---- Fragmento de la página

Esta decisión, en la que Cuarón apuesta por la masividad sin importar que algunos vean su película en una pantalla de teléfono, es un mensaje de tolerancia hacia los puristas de la industria (que creen que las películas solamente deben ser vistas en pantalla grande), lo es también para la Academia y, sobre todo, para el Festival de Cannes, que decidió no incluir ninguna película producida por una plataforma de streaming en su pasada edición de mayo. También fue un guiño para cineastas que se niegan a evolucionar, como Christopher Nolan, quien dijo que jamás trabajaría con Netflix (aunque luego se retractó) o Quentin Tarantino, quien pronto se retirará, pues dice que detesta la era de digitalización del cine por sobre el celuloide.

Foto: Vianney Le Caer/Deadline/REX/Shutterstock

Con esta decisión, Cuarón demuestra que es un artista que se adapta. Hubo directores del cine mudo que se negaron a emplear sonido cuando la tecnología estaba disponible, pero ¿quién se acuerda de ellos? Lo que el cineasta de Y tu mamá también y Gravity acaba de hacer es un paso hacia el futuro: apuntar el timón hacia un destino en el que, parece, las películas serán estrenadas casi de manera simultánea en cines y vía streaming.

Los tiempos entre verla en una pantalla grande y una chica, se acortaran, sin duda. Es un momento paradigmático que servirá para la depuración, pues —seamos honestos— gran parte de la cartelera de cine está secuestrada por películas de dudosa calidad, con manufactura de sitcom, que bien podrían ser vistas en la pantalla de un teléfono o desde una televisión.

--------
---- Los datos

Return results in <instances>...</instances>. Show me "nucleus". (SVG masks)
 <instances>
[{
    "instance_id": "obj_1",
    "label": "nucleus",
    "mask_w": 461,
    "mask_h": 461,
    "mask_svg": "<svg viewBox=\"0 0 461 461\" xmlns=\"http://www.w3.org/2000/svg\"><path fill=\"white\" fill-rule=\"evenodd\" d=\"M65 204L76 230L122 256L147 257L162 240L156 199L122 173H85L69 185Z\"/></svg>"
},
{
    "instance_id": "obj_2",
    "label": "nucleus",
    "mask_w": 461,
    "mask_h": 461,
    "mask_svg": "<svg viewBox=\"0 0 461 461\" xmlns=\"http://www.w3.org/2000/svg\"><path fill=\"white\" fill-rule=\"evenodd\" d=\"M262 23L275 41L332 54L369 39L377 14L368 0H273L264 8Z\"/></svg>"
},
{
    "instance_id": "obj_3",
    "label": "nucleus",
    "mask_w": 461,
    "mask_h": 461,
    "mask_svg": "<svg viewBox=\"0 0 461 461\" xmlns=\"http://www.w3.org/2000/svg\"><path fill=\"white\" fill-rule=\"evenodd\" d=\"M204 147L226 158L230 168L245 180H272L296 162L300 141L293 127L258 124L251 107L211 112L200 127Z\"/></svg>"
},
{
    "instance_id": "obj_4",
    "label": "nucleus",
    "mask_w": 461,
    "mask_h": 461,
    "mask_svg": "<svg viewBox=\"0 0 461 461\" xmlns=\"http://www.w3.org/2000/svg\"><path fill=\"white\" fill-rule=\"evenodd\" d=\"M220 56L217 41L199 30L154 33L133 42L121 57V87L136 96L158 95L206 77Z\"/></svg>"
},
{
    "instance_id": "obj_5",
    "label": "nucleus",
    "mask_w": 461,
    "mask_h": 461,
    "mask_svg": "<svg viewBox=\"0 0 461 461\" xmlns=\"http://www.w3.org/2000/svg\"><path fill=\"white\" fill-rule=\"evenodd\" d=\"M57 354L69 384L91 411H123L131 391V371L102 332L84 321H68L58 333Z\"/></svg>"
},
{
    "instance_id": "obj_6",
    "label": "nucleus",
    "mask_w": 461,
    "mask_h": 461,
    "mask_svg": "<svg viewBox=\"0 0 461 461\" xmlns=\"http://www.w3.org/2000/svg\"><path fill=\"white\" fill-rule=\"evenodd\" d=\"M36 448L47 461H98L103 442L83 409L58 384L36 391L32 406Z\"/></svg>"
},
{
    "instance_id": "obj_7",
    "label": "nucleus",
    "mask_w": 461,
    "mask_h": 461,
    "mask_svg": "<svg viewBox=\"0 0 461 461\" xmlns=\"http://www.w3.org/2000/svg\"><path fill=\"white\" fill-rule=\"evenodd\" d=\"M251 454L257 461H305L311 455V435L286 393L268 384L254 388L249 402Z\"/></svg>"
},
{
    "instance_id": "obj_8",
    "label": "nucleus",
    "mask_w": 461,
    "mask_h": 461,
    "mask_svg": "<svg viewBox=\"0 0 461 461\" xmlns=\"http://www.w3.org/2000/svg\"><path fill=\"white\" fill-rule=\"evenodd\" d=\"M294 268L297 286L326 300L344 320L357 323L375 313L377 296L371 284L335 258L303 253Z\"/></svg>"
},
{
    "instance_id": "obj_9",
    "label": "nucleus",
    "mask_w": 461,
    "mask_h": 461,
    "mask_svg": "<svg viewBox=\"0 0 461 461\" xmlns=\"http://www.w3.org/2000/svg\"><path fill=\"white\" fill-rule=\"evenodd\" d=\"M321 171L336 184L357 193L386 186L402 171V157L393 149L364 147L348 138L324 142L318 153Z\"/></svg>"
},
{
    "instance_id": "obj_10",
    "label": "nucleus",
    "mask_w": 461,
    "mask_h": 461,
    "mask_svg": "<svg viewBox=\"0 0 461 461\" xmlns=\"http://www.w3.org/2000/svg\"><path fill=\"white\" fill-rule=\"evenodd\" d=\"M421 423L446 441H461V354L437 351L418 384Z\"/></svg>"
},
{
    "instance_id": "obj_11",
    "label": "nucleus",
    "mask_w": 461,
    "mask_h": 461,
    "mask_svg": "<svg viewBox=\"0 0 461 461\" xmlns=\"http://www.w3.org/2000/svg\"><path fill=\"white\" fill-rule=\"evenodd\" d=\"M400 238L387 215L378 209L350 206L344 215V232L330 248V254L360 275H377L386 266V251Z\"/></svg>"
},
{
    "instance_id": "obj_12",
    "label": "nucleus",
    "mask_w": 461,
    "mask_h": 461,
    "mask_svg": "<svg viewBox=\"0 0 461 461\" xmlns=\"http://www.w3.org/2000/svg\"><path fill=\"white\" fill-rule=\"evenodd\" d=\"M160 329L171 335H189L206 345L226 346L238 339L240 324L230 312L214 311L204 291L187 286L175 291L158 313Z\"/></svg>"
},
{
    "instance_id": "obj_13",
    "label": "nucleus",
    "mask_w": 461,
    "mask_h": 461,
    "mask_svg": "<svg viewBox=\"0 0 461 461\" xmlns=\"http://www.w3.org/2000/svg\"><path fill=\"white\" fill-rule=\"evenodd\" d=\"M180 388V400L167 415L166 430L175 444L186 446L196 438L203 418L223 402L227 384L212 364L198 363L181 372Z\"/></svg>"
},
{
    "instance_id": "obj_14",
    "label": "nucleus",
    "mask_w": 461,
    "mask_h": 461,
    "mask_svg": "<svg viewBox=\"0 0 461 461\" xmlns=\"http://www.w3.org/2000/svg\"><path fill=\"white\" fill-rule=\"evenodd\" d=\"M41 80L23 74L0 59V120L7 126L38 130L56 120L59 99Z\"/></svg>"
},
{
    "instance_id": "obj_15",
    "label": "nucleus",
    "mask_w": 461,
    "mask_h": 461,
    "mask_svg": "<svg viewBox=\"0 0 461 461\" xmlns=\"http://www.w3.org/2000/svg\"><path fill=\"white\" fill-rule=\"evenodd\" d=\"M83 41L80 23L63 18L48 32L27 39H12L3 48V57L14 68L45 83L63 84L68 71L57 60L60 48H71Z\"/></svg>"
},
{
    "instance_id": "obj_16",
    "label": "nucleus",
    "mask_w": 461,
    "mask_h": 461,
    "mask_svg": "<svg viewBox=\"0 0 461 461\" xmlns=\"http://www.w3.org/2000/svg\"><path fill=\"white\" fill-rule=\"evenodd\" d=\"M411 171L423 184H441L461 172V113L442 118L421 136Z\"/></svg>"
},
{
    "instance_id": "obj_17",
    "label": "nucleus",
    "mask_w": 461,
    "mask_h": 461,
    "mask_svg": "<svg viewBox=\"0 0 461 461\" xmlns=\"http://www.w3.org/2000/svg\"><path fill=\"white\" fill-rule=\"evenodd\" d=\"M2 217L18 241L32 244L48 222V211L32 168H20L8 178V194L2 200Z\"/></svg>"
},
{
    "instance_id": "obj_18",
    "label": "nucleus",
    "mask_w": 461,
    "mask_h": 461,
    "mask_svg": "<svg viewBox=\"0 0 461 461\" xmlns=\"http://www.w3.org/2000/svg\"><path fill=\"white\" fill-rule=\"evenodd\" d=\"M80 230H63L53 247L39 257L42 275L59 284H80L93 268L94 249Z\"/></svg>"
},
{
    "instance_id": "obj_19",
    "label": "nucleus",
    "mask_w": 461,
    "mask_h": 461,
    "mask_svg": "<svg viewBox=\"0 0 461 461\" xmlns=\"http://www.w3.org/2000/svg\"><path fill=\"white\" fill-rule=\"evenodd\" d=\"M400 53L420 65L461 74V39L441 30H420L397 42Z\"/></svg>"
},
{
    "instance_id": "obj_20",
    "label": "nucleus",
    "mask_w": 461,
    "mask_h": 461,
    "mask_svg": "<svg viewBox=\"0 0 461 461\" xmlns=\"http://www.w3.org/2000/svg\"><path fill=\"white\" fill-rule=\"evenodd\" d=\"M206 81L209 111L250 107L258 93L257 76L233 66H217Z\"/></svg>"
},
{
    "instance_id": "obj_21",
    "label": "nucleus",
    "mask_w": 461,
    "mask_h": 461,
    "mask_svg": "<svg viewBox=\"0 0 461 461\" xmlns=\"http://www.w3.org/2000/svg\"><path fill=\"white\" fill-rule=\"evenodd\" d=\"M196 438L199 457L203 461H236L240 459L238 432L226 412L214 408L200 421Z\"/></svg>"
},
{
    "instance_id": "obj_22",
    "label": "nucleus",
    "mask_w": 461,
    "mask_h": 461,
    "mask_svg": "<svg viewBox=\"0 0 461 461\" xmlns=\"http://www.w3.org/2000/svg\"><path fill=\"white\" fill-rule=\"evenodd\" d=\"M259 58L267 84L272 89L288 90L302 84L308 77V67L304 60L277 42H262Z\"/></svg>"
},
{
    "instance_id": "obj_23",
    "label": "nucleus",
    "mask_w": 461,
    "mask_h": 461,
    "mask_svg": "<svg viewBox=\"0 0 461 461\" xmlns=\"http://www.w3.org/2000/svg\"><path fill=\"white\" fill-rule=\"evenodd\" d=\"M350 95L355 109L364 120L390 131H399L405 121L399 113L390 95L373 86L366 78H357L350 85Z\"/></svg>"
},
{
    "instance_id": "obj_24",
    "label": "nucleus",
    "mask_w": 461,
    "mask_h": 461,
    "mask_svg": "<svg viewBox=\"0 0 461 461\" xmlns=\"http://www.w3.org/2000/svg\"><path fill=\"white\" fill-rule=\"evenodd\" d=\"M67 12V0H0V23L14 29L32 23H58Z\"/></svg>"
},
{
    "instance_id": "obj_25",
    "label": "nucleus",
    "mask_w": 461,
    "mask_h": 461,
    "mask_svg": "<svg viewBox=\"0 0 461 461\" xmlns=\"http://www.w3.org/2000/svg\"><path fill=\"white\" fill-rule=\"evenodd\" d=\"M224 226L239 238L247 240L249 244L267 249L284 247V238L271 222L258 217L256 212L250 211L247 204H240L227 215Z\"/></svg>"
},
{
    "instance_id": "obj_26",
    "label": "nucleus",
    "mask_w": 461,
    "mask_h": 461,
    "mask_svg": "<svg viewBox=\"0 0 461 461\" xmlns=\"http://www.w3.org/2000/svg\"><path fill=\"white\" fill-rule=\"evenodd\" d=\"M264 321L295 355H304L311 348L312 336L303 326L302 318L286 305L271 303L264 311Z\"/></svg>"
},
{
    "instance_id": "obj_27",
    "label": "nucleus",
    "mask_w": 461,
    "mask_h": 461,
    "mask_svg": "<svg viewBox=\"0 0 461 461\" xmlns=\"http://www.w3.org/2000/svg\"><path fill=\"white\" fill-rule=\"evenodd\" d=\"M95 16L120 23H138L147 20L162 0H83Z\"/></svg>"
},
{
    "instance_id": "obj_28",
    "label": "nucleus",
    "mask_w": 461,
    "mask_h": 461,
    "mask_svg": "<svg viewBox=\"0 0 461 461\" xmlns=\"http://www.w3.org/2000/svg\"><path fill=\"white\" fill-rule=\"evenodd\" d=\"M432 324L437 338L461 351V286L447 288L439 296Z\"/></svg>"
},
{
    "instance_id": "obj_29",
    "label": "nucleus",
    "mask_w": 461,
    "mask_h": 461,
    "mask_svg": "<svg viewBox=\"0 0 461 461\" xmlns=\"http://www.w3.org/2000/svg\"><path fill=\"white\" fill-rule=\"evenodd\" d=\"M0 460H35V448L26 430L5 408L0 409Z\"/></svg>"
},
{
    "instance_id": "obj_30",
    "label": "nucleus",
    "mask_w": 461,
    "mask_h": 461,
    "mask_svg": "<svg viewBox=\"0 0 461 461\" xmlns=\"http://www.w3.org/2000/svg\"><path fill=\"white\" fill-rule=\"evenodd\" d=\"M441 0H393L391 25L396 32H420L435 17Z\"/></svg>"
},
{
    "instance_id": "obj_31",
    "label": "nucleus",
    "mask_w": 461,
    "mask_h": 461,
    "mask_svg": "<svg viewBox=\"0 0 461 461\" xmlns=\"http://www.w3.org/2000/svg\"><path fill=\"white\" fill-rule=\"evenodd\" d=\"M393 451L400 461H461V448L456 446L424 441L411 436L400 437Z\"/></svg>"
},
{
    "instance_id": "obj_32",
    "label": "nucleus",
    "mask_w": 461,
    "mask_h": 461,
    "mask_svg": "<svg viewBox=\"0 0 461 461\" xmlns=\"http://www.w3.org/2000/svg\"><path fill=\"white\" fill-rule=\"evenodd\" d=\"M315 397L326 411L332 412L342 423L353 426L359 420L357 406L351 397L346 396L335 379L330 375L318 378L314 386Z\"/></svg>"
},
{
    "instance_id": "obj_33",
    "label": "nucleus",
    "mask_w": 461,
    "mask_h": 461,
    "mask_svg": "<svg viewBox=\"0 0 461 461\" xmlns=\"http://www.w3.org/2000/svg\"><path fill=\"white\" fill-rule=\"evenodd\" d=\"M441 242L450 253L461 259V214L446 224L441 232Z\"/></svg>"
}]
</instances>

--------

Transcribe sin cambios la parte del fragmento sobre Cuarón que se abre con las palabras que contienen "Con esta decisión, Cuarón" y se cierra con "y vía streaming.".

| Resultado |
Con esta decisión, Cuarón demuestra que es un artista que se adapta. Hubo directores del cine mudo que se negaron a emplear sonido cuando la tecnología estaba disponible, pero ¿quién se acuerda de ellos? Lo que el cineasta de Y tu mamá también y Gravity acaba de hacer es un paso hacia el futuro: apuntar el timón hacia un destino en el que, parece, las películas serán estrenadas casi de manera simultánea en cines y vía streaming.